- [EXCERTO]:
■ ■ ■ ■ ■
Alfred Nobel. O testamento de Mr.Dynamite

É, inevitavelmente, o mais famoso de todos os suecos. Profundamente marcado por uma invenção destruidora, a dinamite, que lhe valeu, em França, onde viveu, a alcunha de Merchand de la Mort, e uma fortuna colossal, procurou deixar o seu apelido (inventado pelo trisavô) ligado a algo que lhe lavasse a imagem aos olhos do mundo.

Estocolmo – A cabeça de Alfred Nobel fervilhava de ideias. De tal forma que registou, ao longo da sua vida, 355 patentes de invenções diversas, pelo que reduzi-lo a Mr. Dynamite, como ficou conhecido por muitos, torna-se quase ofensivo e ele próprio lutou até ao fim para se ver livre do apodo. É, com toda a naturalidade, o mais famoso sueco que até hoje surgiu à superfície da Terra a despeito de muitos ignorarem pura e simplesmente a sua nacionalidade.
■ ■ ■ ■ ■
- [DADOS FORNECIDOS]:
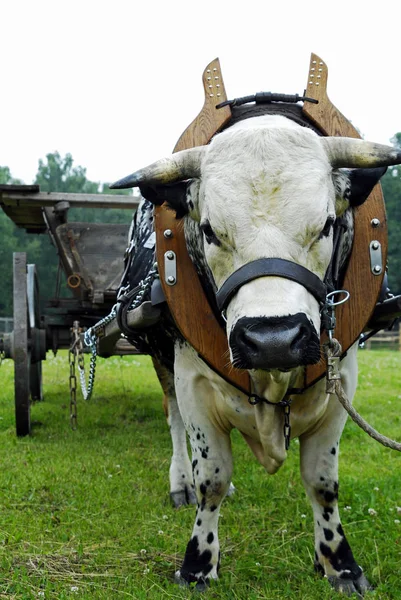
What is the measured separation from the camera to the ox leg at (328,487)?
■ ■ ■ ■ ■
- [O QUE PRODUZIR]: Segundo o excerto, quantas patentes de invenções registou Alfred Nobel ao longo da sua vida?

- [RESOLUÇÃO]: 355 patentes.